WOLFF: The finance committee as said we're going to move to tax extenders next and we're hoping that will happen sometime soon, in the next month or so. The House on the other side under the leadership of Dave Camp, Chairman of the Ways and Means committee says, woah. We're going to talk about tax reform first and then talk about extenders.
Idaho's Senate Bill 1337 seems likely to pass but not without some protest. The bill is being called the "Ag-gag" bill and looks to ban the undercover shooting of video inside farming facilities. Sen. Jim Patrick from Twin Falls says the bill was designed to protect Idaho farmers against several things including trespassing, theft, wrongful employment. A vote in the House should come this week.
Now with today's Food Forethought, here's Lacy Gray.

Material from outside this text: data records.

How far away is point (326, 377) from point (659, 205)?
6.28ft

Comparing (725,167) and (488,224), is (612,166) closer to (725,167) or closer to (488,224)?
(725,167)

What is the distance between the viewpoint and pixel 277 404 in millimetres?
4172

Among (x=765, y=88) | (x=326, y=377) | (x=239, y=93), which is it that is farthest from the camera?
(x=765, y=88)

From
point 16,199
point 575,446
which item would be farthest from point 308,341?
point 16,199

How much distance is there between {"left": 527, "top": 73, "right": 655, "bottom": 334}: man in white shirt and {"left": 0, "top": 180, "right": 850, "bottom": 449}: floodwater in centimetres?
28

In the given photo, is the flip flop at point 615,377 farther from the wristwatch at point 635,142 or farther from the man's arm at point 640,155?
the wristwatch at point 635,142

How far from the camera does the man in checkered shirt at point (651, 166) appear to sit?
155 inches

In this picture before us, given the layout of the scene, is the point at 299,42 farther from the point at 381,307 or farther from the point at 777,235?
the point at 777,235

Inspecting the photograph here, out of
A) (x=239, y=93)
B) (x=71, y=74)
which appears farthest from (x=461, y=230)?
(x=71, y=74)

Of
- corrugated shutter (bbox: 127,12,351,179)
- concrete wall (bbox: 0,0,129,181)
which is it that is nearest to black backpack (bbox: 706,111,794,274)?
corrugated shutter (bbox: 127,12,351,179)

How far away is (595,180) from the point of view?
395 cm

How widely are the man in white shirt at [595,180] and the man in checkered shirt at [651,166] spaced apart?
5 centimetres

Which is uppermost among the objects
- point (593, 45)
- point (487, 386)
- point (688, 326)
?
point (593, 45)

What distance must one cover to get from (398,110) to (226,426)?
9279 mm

Let's hope that the milk industry's new ad campaign is better received than Geico's change to talking pictures. The fact that they make a person miss a talking gecko says it all. The new milk ads that rolled out this week have dumped the "got milk?", one of the most well known and quoted, and yes, purposefully mis-quoted tag lines over the last two decades. The new ads now feature the tagline "Milk Life", and show regular people instead of celebrities enjoying the energy boost they get from drinking protein rich milk. Milk industry representatives say that the $50 million dollar marketing effort was prompted by sluggish sales. Funny thing, one of the most persuasive things for me has always been to see ice cold milk being poured from a bottle into a glass, and yes milk used to come in bottles. Our family used to watch the Nero Wolfe Mystery television series with Timothy Hutton, and every time Timothy's character "Archie" poured himself a tall glass of milk you'd find all of us racing to the refrigerator to get ourself some milk. So, the simpler, the better, but I hope the new ads work out well for them.
Thanks Lacy. That's today's Northwest Report. I'm Greg Martin on the Ag Information Network.